▸ **Task goal**: Convert the data below into a JSON list of strings with one string per line, skipping blank lines and omitting the pictures.

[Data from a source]
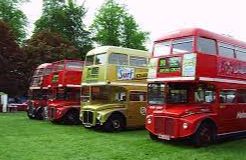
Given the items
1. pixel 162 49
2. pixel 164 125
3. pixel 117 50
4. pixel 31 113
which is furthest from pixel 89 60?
pixel 31 113

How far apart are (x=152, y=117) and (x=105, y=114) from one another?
431 centimetres

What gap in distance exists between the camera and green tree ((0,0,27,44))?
5691 centimetres

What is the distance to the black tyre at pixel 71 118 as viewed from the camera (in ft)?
84.2

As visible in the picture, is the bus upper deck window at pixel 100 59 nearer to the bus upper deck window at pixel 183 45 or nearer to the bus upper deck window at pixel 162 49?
the bus upper deck window at pixel 162 49

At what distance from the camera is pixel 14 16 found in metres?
58.1

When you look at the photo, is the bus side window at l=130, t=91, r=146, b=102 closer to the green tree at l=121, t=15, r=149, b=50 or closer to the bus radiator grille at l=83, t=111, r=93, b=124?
the bus radiator grille at l=83, t=111, r=93, b=124

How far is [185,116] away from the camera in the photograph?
53.3 ft

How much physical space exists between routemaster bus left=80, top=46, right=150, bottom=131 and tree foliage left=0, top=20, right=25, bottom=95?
66.2 feet

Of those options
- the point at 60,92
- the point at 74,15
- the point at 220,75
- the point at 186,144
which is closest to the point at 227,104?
the point at 220,75

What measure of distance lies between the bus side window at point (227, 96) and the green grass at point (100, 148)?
157 cm

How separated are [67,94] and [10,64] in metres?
18.0

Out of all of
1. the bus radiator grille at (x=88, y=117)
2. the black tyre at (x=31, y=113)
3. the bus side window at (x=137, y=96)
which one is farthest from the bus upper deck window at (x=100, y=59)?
the black tyre at (x=31, y=113)

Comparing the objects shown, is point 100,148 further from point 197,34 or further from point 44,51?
point 44,51

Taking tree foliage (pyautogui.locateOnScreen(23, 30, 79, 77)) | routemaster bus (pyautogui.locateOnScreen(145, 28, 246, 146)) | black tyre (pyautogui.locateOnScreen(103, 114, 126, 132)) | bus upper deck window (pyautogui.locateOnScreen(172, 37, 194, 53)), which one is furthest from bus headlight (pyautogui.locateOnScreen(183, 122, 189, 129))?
tree foliage (pyautogui.locateOnScreen(23, 30, 79, 77))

▸ **Response below**:
[
  "Given the items",
  "1. pixel 162 49",
  "2. pixel 164 125",
  "3. pixel 117 50",
  "4. pixel 31 113",
  "which is furthest from pixel 89 60?",
  "pixel 31 113",
  "How far apart are (x=152, y=117) and (x=105, y=114) from one another?",
  "431 centimetres",
  "What gap in distance exists between the camera and green tree ((0,0,27,44))?",
  "5691 centimetres",
  "What is the distance to the black tyre at pixel 71 118 as viewed from the camera (in ft)?",
  "84.2",
  "As visible in the picture, is the bus upper deck window at pixel 100 59 nearer to the bus upper deck window at pixel 183 45 or nearer to the bus upper deck window at pixel 162 49?",
  "the bus upper deck window at pixel 162 49",
  "At what distance from the camera is pixel 14 16 found in metres?",
  "58.1",
  "When you look at the photo, is the bus side window at l=130, t=91, r=146, b=102 closer to the green tree at l=121, t=15, r=149, b=50 or closer to the bus radiator grille at l=83, t=111, r=93, b=124?",
  "the bus radiator grille at l=83, t=111, r=93, b=124",
  "How far is [185,116] away from the camera in the photograph?",
  "53.3 ft",
  "How much physical space exists between routemaster bus left=80, top=46, right=150, bottom=131 and tree foliage left=0, top=20, right=25, bottom=95?",
  "66.2 feet",
  "Of those options",
  "- the point at 60,92",
  "- the point at 74,15",
  "- the point at 220,75",
  "- the point at 186,144",
  "which is closest to the point at 227,104?",
  "the point at 220,75",
  "What measure of distance lies between the bus side window at point (227, 96) and the green grass at point (100, 148)?",
  "157 cm",
  "How separated are [67,94] and [10,64] in metres?",
  "18.0",
  "Out of all of",
  "1. the bus radiator grille at (x=88, y=117)",
  "2. the black tyre at (x=31, y=113)",
  "3. the bus side window at (x=137, y=96)",
  "which one is farthest from the bus upper deck window at (x=100, y=59)?",
  "the black tyre at (x=31, y=113)",
  "Comparing the objects shown, is point 100,148 further from point 197,34 or further from point 44,51?",
  "point 44,51",
  "Taking tree foliage (pyautogui.locateOnScreen(23, 30, 79, 77)) | routemaster bus (pyautogui.locateOnScreen(145, 28, 246, 146)) | black tyre (pyautogui.locateOnScreen(103, 114, 126, 132)) | bus upper deck window (pyautogui.locateOnScreen(172, 37, 194, 53)), which one is furthest from bus headlight (pyautogui.locateOnScreen(183, 122, 189, 129))?",
  "tree foliage (pyautogui.locateOnScreen(23, 30, 79, 77))"
]